Are Squats Enough? The Truth about How Effectively Squats Work Your Hamstrings


New research reveals that squats may not activate this muscle group as much as trainers say

There's a reason squats are hailed as the king of all lower-body moves: They recruit a ton of big, calorie-burning muscles, like your glutes and quadriceps. But they may not give you a complete lower-body workout. The squat is not an effective way to work your hamstrings, according to a study in the European Journal of Applied Physiology.
Researchers measured how much the hamstrings were activated during the leg press, an exercise that closely mimics the squat but allows for more consistent form than the actual movement. They found that the hamstrings were only 25 percent as active during the exercise as the quadriceps.
"It's a common belief that the stress placed on your legs during multiple-muscle, lower-body movements—like the squat—increases the size and
strength of your hamstrings, even if you're not hitting them directly," says study author Brad Schoenfeld, C.S.C.S., Ph.D., and author of The M.A.X. Muscle Plan. "But that's not the case."
Your hamstrings contract when you bend your knee and lengthen when you bend your hips. To fully recruit them, you need to either dramatically shorten or lengthen the muscle during an exercise, explains Schoenfeld. When performing a squat, however, you bend the knee and the hip at the same time, so the length of the hamstring barely changes, he says.
You probably don’t rely on squats alone to target all the muscles in your lower half.
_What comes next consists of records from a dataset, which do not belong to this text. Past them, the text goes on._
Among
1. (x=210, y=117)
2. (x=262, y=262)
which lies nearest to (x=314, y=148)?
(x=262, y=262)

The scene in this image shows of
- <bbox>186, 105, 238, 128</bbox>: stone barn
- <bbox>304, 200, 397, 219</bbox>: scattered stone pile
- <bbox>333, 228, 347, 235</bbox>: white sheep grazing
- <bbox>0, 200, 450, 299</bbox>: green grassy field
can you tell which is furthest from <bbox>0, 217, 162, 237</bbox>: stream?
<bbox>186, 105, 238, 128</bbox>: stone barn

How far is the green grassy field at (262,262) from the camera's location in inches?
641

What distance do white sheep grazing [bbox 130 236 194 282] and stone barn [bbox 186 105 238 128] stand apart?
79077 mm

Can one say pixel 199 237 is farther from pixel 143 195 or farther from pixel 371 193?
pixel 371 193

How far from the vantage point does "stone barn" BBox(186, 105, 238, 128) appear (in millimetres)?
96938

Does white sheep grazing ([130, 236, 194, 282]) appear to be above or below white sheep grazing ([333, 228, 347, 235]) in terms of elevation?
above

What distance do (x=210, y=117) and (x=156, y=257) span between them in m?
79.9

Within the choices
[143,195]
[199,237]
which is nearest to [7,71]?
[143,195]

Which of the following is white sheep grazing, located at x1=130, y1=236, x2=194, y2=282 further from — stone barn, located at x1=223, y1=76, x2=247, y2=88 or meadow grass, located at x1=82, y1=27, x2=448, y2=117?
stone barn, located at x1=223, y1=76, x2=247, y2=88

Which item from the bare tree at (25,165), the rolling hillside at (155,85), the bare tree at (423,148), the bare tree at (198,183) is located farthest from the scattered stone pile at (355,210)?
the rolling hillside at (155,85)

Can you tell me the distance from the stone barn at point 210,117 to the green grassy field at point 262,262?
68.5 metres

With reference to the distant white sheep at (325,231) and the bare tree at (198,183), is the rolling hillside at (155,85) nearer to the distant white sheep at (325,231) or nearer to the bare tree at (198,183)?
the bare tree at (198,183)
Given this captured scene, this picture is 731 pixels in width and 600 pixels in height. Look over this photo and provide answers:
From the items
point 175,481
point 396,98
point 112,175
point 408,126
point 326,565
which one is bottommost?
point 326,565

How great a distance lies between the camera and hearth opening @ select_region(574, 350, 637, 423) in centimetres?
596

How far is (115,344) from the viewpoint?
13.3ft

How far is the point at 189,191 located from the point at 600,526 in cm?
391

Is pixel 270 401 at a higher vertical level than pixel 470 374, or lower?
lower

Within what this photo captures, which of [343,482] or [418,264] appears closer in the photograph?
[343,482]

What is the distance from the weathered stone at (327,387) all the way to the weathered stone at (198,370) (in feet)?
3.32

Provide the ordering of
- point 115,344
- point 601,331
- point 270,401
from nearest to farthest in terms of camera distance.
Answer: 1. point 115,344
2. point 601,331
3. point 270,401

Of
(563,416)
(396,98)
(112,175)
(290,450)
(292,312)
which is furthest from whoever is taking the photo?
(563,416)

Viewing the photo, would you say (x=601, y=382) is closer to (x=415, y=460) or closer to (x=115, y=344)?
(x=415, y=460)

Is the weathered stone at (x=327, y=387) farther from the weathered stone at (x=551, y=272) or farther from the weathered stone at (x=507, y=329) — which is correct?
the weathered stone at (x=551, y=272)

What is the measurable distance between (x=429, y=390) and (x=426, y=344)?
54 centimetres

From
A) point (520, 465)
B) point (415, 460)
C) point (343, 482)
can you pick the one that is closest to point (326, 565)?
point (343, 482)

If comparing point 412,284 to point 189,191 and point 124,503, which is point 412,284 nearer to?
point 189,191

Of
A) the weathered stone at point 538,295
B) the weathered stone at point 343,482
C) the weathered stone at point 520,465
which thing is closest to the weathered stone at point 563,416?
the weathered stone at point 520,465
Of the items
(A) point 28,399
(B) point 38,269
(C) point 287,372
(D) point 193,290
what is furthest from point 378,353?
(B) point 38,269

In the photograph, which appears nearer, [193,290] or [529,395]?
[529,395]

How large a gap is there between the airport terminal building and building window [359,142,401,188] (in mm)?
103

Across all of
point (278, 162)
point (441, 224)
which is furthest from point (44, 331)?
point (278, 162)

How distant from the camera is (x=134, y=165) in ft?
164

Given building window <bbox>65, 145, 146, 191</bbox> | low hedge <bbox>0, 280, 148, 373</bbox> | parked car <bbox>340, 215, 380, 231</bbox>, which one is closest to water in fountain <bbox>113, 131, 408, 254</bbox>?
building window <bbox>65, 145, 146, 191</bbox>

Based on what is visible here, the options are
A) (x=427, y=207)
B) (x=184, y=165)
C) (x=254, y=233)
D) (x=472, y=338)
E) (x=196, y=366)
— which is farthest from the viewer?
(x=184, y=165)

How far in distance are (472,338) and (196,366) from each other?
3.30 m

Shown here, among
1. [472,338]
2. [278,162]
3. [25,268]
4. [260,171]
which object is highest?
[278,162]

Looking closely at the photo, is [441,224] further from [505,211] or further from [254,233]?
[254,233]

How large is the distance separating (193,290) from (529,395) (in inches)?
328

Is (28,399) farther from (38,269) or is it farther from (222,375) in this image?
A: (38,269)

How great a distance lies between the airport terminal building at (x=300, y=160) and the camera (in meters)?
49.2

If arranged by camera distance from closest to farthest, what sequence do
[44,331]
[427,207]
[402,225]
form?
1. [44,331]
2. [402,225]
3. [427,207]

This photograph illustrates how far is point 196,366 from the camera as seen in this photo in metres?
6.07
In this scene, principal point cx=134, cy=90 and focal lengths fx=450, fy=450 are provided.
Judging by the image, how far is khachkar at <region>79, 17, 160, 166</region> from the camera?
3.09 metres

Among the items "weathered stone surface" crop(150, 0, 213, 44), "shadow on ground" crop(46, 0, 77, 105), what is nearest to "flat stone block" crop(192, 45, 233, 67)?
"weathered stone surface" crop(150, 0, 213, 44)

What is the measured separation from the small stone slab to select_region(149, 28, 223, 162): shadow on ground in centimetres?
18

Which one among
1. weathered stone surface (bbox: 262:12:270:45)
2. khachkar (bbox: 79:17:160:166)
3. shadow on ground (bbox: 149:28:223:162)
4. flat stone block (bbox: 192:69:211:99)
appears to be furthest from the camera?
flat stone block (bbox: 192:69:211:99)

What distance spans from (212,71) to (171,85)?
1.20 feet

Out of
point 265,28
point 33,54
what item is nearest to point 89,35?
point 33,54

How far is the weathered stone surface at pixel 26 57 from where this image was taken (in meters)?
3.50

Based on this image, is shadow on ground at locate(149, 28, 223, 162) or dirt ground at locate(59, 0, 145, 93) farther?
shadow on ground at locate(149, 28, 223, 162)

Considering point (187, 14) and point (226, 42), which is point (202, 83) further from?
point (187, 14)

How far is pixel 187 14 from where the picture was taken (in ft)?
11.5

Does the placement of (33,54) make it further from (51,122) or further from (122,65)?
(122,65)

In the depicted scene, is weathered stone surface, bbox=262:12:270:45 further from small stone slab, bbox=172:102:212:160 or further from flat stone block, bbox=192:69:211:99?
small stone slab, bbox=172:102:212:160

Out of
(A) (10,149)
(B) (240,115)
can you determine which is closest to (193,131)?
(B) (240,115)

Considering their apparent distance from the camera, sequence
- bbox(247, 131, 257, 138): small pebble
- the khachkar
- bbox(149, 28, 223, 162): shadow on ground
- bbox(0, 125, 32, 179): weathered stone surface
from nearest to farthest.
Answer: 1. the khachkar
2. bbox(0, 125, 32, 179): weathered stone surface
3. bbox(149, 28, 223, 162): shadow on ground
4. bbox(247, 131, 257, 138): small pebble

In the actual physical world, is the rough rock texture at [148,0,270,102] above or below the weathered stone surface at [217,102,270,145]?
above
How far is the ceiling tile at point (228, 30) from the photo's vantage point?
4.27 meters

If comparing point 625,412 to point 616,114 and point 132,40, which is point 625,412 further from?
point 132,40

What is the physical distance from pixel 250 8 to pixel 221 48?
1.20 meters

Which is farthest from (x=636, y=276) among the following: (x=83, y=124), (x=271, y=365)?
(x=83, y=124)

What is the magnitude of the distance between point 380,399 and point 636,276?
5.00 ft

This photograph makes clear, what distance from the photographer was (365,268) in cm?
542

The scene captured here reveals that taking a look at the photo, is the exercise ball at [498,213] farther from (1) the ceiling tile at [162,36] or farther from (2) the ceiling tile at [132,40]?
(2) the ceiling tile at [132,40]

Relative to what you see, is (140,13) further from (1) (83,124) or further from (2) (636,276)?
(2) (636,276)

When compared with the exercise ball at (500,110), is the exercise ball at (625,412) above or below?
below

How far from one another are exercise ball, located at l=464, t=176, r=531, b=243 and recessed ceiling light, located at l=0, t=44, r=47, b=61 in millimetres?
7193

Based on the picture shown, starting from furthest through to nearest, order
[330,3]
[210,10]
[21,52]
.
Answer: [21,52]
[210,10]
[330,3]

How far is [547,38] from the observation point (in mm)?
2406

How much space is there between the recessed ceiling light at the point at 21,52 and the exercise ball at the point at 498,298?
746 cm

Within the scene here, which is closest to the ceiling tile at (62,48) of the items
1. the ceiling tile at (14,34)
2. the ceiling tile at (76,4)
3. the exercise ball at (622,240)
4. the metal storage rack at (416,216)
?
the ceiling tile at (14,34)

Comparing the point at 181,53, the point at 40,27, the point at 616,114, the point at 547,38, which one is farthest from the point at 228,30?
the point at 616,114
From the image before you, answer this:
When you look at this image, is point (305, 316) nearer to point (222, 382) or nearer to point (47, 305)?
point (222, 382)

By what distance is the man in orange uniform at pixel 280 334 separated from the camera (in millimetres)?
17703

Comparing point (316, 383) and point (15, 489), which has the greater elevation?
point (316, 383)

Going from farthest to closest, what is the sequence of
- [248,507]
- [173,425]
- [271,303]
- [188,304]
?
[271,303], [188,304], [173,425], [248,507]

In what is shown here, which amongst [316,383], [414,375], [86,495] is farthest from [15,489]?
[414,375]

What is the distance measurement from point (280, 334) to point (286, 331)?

But does your routine adequately hit your hamstrings? If it doesn’t, your quads and glutes have to overcompensate for your hamstrings, says Schoenfeld. This imbalance can increase your risk of pulled muscles and knee, hip, and ankle injuries. 
Schoenfeld recommends performing two sets of hamstring-activating moves for every three sets of squats or lunges you perform. Alternate between hip-dominant exercises like the deadlift and knee-flexion dominant exercises like the Swiss-ball hamstring curl to work the entire muscle.